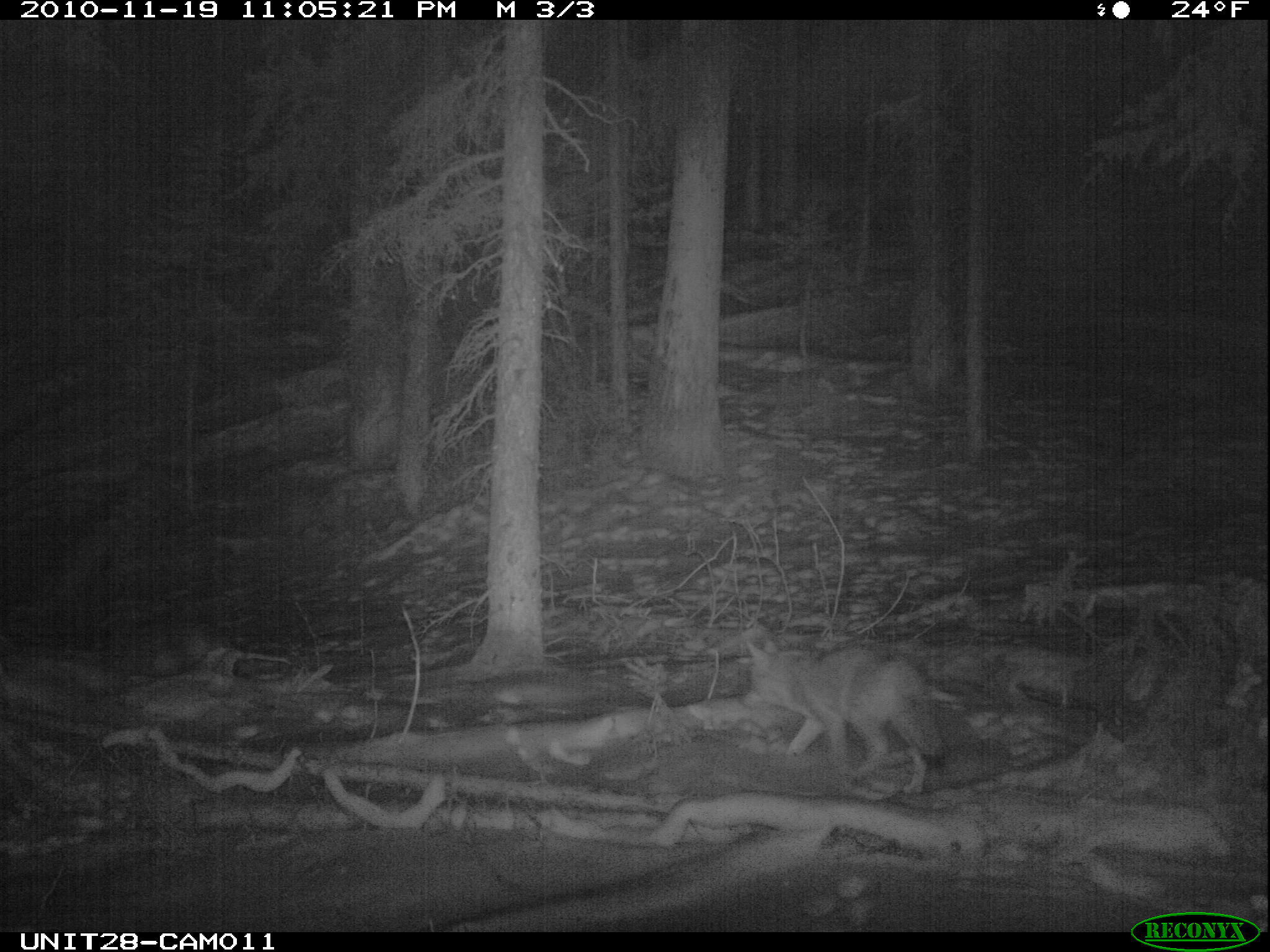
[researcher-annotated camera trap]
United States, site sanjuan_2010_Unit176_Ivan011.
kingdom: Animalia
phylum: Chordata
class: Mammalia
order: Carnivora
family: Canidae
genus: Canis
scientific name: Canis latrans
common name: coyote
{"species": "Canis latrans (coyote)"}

---

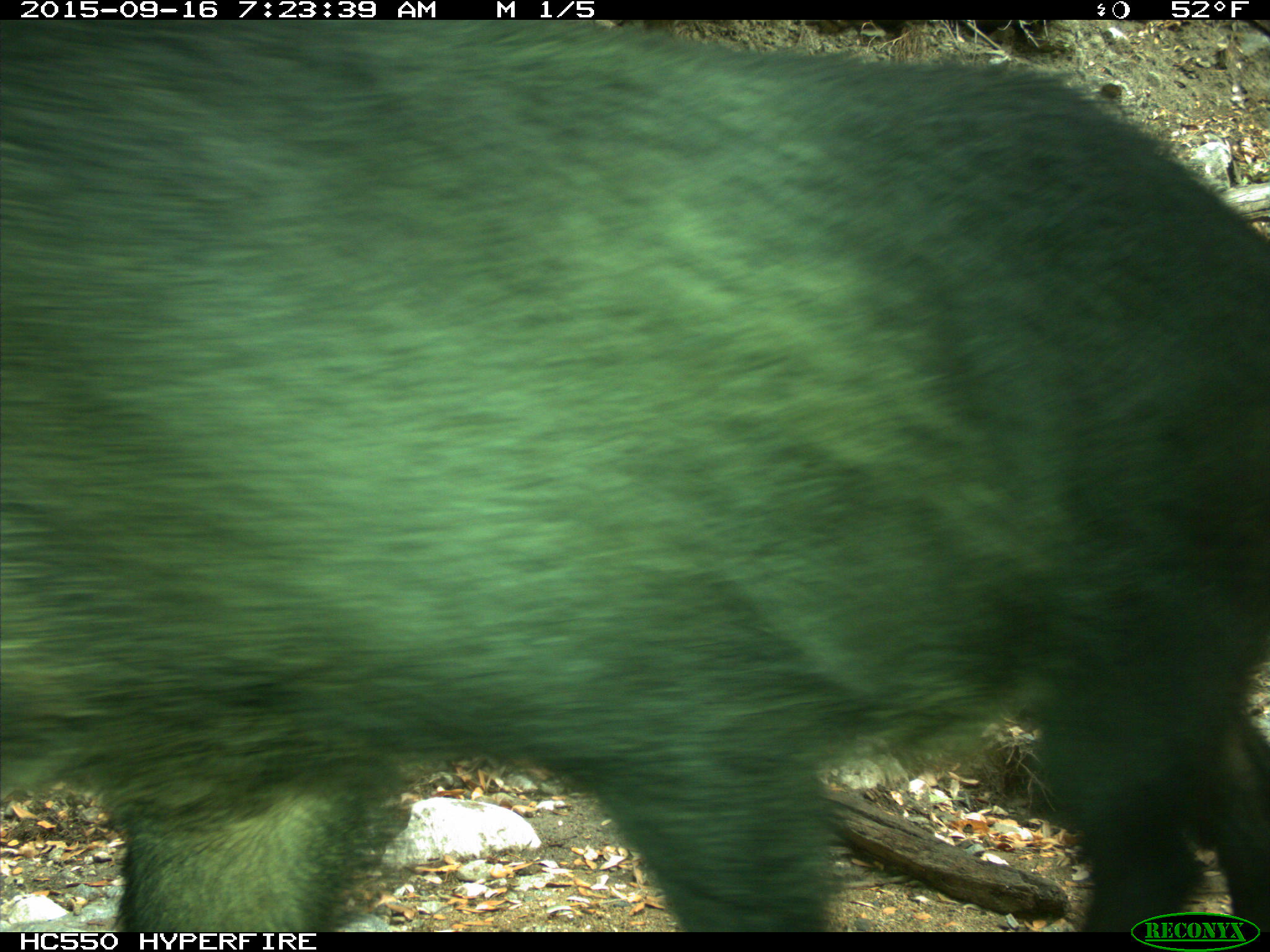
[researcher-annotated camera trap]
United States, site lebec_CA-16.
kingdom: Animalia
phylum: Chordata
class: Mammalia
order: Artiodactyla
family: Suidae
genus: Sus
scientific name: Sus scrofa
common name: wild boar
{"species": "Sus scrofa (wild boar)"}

Task description:
In the material above, find each line that contains the word "site", and select it.

Reply to the exercise:
United States, site sanjuan_2010_Unit176_Ivan011.
United States, site lebec_CA-16.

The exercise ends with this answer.